ラフテルの成功事例は国内OTT業界に重要な示唆を与えている。Netflixのようなグローバルプラットフォームとの正面勝負よりも、特定のジャンルやターゲットに集中する特化戦略がより効果的であることを証明したからだ。

すべてをやろうとして何もできない状況よりも、一つの分野で確実な競争優位を確保することが持続可能な成長の鍵であるという教訓を示している。

K-コンテンツと日本アニメのシナジー

特にラフテルが日本アニメだけでなく韓国ウェブトゥーンを原作としたアニメ制作まで拡大している点は注目に値する。K-コンテンツのグローバルな人気と日本アニメの制作ノウハウを組み合わせた新しいビジネスモデルを創出しているのだ。

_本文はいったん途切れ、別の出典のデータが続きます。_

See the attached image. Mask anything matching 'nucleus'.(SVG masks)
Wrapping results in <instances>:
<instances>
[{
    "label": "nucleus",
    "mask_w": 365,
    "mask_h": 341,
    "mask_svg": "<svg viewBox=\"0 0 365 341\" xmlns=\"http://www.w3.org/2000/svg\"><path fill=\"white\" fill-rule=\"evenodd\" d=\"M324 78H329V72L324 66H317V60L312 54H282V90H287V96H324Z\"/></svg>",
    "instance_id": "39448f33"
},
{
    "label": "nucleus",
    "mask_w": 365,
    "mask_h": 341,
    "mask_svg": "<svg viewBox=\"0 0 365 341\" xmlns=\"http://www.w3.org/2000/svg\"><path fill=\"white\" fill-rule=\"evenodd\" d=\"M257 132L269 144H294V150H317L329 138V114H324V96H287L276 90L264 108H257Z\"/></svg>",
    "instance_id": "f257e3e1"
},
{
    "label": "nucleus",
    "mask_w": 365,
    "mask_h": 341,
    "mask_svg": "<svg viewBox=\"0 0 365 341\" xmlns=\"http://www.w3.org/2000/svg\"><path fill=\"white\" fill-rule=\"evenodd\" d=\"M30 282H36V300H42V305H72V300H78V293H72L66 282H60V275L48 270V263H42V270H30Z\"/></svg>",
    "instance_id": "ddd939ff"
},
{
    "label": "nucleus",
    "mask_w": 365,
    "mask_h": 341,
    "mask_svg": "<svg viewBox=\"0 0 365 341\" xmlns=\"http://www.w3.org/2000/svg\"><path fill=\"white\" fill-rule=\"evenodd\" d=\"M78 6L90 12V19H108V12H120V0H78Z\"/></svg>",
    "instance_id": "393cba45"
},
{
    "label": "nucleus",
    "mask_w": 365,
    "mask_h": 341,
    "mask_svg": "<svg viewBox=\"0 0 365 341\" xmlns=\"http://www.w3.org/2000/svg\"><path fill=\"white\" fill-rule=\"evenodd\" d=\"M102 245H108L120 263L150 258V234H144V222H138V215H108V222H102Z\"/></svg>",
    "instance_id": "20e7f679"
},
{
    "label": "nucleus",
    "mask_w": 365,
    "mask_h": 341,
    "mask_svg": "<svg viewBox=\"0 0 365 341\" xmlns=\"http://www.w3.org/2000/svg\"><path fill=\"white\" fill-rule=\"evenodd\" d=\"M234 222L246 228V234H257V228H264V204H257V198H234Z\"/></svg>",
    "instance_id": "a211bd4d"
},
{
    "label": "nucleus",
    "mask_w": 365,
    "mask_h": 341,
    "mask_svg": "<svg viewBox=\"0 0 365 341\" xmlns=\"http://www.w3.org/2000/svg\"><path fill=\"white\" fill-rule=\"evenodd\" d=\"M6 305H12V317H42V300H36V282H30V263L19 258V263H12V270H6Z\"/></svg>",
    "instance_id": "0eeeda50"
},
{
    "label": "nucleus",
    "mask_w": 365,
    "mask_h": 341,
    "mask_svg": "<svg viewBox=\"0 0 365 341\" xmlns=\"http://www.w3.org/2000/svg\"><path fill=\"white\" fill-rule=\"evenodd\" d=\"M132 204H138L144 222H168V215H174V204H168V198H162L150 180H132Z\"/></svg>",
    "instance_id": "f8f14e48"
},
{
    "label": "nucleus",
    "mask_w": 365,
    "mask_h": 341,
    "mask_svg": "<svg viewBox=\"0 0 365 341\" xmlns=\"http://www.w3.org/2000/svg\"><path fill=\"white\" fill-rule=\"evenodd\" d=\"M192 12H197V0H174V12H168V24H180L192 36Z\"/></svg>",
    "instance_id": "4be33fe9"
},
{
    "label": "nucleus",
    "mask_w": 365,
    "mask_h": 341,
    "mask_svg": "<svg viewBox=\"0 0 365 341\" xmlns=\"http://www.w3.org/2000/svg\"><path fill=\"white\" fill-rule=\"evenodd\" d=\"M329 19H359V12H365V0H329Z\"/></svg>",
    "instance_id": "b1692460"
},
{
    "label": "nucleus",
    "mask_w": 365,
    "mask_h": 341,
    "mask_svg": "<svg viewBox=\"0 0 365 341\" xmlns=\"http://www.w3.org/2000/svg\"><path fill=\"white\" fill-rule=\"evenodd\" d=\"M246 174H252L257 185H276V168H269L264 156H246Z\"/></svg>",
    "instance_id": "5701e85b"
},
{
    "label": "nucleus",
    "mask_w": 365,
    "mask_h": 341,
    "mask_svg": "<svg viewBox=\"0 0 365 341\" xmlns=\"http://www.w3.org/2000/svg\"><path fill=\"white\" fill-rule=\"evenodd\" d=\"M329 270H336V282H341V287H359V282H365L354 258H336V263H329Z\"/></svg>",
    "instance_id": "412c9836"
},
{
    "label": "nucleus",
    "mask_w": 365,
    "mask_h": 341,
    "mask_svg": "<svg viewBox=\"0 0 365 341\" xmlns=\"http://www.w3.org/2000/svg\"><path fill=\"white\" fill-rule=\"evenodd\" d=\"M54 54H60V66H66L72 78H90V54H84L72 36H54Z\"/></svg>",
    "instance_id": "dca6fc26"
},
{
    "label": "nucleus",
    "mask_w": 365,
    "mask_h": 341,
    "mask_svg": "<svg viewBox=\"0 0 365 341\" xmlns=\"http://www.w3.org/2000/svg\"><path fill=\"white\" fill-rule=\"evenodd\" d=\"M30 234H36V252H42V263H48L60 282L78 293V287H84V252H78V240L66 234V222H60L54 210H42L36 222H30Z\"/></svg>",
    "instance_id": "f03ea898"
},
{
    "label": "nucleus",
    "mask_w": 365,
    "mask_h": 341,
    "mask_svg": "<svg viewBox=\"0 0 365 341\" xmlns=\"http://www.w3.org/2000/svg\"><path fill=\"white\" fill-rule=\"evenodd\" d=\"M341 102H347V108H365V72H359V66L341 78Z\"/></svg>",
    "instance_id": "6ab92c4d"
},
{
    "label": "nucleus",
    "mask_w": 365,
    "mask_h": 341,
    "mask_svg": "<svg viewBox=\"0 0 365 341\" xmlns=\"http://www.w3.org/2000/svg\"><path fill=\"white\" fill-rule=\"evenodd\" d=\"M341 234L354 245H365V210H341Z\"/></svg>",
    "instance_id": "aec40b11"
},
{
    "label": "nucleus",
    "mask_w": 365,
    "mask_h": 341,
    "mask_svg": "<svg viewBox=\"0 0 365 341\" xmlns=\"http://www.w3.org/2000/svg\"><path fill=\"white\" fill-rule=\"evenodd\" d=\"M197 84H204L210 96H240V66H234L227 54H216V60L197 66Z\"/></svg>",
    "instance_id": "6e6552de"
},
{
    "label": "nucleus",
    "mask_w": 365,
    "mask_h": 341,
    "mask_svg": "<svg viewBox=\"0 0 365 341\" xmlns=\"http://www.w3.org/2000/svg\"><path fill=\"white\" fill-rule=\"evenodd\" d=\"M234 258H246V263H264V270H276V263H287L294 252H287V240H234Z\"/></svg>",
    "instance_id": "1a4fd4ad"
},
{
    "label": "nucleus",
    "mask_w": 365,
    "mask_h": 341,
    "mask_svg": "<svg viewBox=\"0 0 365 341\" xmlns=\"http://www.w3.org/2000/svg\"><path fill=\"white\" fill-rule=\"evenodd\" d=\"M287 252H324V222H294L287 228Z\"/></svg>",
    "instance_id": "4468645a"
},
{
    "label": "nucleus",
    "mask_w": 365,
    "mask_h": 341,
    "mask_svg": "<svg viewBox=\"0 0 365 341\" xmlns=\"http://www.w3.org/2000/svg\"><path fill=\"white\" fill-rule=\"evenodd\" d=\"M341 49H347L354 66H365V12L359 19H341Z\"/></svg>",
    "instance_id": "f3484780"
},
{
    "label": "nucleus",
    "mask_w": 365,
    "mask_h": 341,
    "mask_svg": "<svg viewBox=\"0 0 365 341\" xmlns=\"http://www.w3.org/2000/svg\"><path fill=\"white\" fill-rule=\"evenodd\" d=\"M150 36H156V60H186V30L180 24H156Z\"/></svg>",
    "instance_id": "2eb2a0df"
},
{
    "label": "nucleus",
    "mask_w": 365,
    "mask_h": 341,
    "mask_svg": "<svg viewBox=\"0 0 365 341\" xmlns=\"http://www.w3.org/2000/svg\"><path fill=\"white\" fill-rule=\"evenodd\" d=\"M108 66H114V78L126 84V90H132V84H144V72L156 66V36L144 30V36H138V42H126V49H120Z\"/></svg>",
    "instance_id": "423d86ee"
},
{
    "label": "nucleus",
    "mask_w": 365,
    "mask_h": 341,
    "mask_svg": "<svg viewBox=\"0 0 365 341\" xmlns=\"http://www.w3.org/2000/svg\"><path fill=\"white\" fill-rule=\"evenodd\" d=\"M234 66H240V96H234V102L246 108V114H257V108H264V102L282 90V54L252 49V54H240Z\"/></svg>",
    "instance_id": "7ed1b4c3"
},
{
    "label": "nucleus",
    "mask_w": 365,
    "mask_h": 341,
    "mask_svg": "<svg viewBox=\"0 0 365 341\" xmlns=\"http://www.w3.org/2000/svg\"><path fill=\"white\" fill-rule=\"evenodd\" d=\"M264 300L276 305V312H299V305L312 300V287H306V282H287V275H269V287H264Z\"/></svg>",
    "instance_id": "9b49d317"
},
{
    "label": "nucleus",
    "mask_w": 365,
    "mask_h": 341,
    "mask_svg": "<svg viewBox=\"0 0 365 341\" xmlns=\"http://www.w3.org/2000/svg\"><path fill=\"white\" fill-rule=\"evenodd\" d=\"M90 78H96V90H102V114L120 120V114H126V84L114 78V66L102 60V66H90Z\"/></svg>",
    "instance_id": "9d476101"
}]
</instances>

これは単なる流通業者からコンテンツ制作会社への転換を通じて付加価値を最大化する戦略であり、今後さらに大きな成長の原動力となることが期待される。

グローバル市場での成長可能性

東南アジアで見せた迅速な成長はラフテルのグローバル拡張可能性を示す重要な指標だ。アニメというジャンルが持つ文化的普遍性とK-コンテンツの人気が結びつくことで、海外市場でも十分な競争力を発揮できることを証明した。

今後さらに多くの地域にサービスを拡大し、現地化戦略を強化すれば、グローバルアニメストリーミングプラットフォームとして成長する可能性も開かれている。

国内OTT市場の新しい生存戦略

ラフテルの成功は国内OTT市場で生き残るための新しい戦略の方向性を示している。Netflixとの無分別な競争よりも、自分自身の独自の領域を構築し、その分野で圧倒的な競争力を確保することが核心だ。

また、単なるプラットフォーム事業から脱却し、コンテンツ制作とIP開発までを網羅する総合エンターテインメント企業への転換が必要であることを示している。これは他の国産OTTが参考にすべき重要な成功モデルになると評価される。

ラフテルのMAU100万突破は単なる数値上の成果を超えて、国産OTTがグローバル競争で生き残るための戦略的方向を示す意味のあるマイルストーンだ。特化と差別化を通じた成長モデルが国内コンテンツ産業全体に新しい可能性を開いている。